§ Extrait du texte:
━━━━━━━━━━━━━━━━
Project Mémoire

Frank Ralph Boyd

Ce témoignage fait partie de l’archive du Projet mémoire

Frank R. Boyd
Frank R. Boyd
Frank Boyd, juin 1945.
Frank R. Boyd
Alors je suis allé voir et j’ai regardé et ces pauvres prisonniers travailleurs russes, vêtus de haillons, et pourtant ils m’avaient envoyé une cigarette, vous savez, et ils n’avaient absolument rien de rien.

Nous étions un escadron de service spécial et on avait cet équipement secret ou pseudo secret à bord ce qui fait qu’on prenait un homme supplémentaire avec nous. Il ne faisait pas partie de notre équipage et en général on avait une personne différente à chaque fois. Mais ils savaient parler allemand et comprendre l’allemand, et leur boulot c’était de brancher cette radio sur les fréquences des chasseurs allemands. Et quand ils avaient trouvé une fréquence, ils tournaient l’interrupteur et ça envoyait le son d’un cri dans l’avion du pilote de chasse allemand et il ne pouvait pas écouter. Alors ils devaient changer de canal. Et ces gars étaient tous, pas tous, mais une bonne partie d’entre eux étaient juifs ou allemands. Il y avait deux canadiens et comme je l’ai dit, ils tournaient avec les équipages ; on les appelait des opérateurs de service spécial. Et le système s’appelait ABC, le Cigare Aérien c’était son nom.

On a été attaqués par en-dessous. C’était la tactique préférée des allemands, venir se placer en dessous de vous à basse altitude, très basse, et ils remontaient juste en dessous de votre avion. Et ils avaient un canon qui tirait vers le haut dans le Junker 88, et tout ce qu’il avait à faire c’est de se positionner en dessous de vous, ce qui fait qu’on ne pouvait pas le voir, on n’avait pas de système pour voir sous l’avion, et il avait juste à tirer et ça rentrait en plein dans le ventre de l’avion. Dès qu’il a dit barrez-vous, je suis allé vers la porte arrière et je l’ai ouverte, j’ai allumé la lampe du fuselage et l’opérateur radio, il est arrivé derrière moi et le mitrailleur avait des problèmes pour sortir de la tourelle arrière. Alors j’y suis allé pour l’attraper, il était petit, et je l’ai tiré de là. Et alors tous les trois on se tenait là et l’avion chutait gentiment, en brûlant de tous les feux de l’enfer et moi je dis au seul gars qui était marié, je lui ai dit : « Après toi. » Et il répond : « Non, après toi. » Et tous les trois, on était là comme des idiots à se faire des politesses, après toi non je n’en ferai rien, comme dans Alphonse et Gaston, vous savez.
━━━━━━━━━━━━━━━━
§ Enregistrements présentés:
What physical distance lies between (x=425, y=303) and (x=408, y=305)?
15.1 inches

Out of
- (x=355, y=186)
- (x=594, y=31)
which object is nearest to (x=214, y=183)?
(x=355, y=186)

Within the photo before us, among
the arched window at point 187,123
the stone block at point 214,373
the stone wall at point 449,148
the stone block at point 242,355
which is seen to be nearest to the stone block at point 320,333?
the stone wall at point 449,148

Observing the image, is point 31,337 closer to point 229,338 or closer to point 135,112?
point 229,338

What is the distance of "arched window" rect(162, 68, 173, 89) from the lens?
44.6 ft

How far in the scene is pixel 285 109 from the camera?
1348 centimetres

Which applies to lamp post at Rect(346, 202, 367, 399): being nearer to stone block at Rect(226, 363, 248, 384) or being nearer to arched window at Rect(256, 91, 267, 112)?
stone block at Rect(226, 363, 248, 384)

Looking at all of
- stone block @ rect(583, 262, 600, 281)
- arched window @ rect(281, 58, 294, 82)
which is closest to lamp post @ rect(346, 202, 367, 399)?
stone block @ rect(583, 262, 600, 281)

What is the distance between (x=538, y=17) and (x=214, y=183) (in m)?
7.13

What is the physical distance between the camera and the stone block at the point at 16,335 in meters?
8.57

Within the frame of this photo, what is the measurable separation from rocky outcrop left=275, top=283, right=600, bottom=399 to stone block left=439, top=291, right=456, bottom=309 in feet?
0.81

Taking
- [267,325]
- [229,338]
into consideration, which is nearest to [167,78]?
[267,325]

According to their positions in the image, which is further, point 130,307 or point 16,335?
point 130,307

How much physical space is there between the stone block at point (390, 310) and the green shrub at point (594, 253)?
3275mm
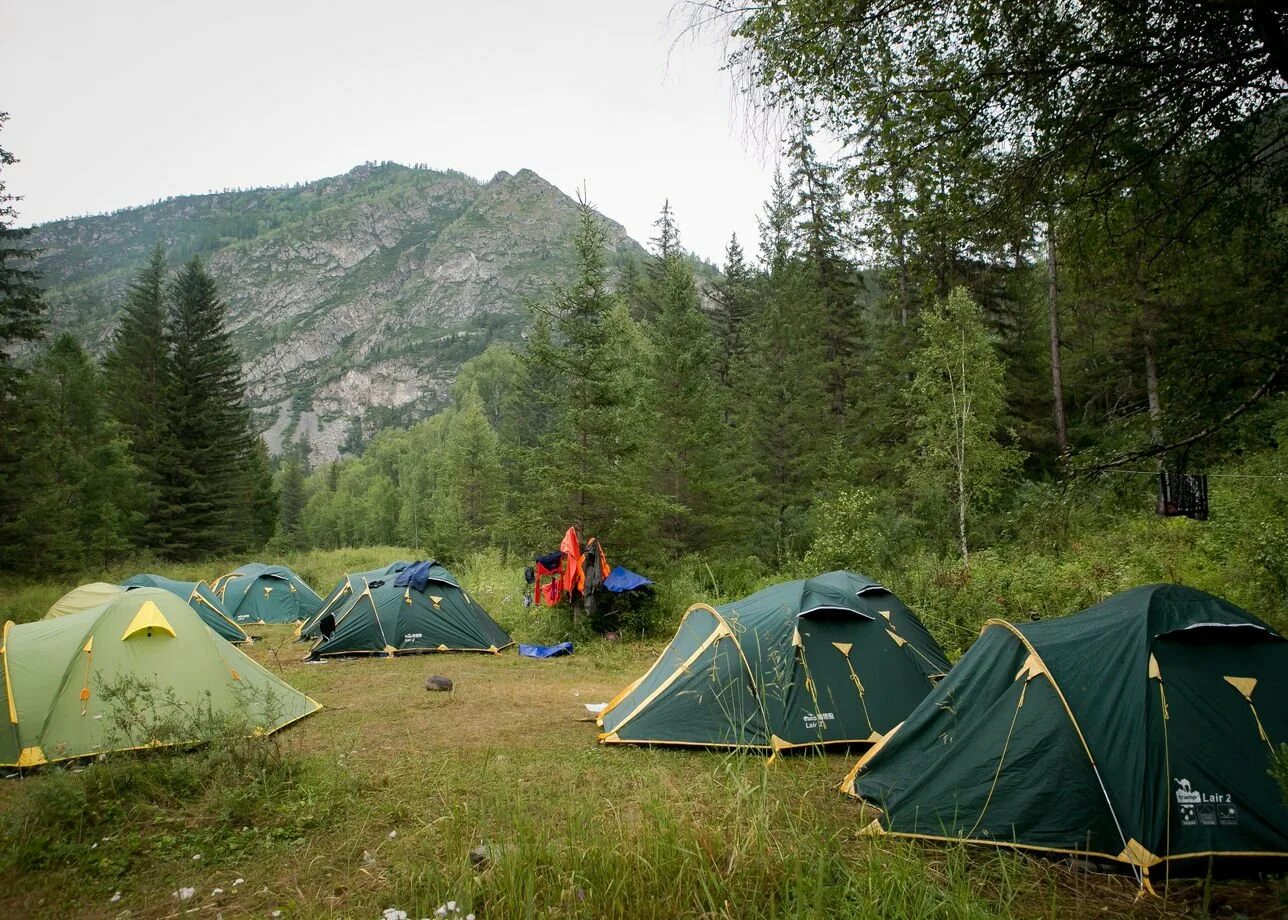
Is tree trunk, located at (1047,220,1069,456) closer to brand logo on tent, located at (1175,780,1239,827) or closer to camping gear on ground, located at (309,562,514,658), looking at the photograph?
camping gear on ground, located at (309,562,514,658)

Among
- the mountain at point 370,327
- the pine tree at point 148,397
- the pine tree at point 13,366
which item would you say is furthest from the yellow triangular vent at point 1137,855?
the mountain at point 370,327

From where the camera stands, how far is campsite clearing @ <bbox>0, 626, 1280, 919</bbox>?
105 inches

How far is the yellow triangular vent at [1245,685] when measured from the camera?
384 cm

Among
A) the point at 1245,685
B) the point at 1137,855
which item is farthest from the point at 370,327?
the point at 1137,855

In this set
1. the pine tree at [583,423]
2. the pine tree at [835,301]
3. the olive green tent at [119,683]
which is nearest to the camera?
the olive green tent at [119,683]

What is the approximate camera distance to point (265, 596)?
15.5 m

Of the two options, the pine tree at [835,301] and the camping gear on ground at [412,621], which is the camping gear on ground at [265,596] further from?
the pine tree at [835,301]

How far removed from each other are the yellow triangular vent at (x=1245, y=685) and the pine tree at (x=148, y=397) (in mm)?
30557

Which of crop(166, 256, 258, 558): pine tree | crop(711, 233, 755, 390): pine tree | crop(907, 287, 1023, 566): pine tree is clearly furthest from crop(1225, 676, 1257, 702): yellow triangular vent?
crop(166, 256, 258, 558): pine tree

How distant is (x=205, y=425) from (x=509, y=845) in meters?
31.1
━━━━━━━━━━━━━━━━
§ Exercices à faire:
A. Dans le témoignage, quel nom portait le système utilisé par les opérateurs de service spécial ?
B. Renvoyez tels quels les enregistrements, depuis leur première ligne jusqu'à celle qui contient « 1348 centimetres », cette dernière comprise.
Le texte et les enregistrements n'ont aucun lien entre eux.

§ Réponses complètes:
A. Il s'appelait ABC, le Cigare Aérien.

B.
What physical distance lies between (x=425, y=303) and (x=408, y=305)?
15.1 inches

Out of
- (x=355, y=186)
- (x=594, y=31)
which object is nearest to (x=214, y=183)?
(x=355, y=186)

Within the photo before us, among
the arched window at point 187,123
the stone block at point 214,373
the stone wall at point 449,148
the stone block at point 242,355
which is seen to be nearest to the stone block at point 320,333?
the stone wall at point 449,148

Observing the image, is point 31,337 closer to point 229,338 or closer to point 135,112?
point 229,338

What is the distance of "arched window" rect(162, 68, 173, 89) from the lens?
44.6 ft

How far in the scene is pixel 285 109 from the camera?
1348 centimetres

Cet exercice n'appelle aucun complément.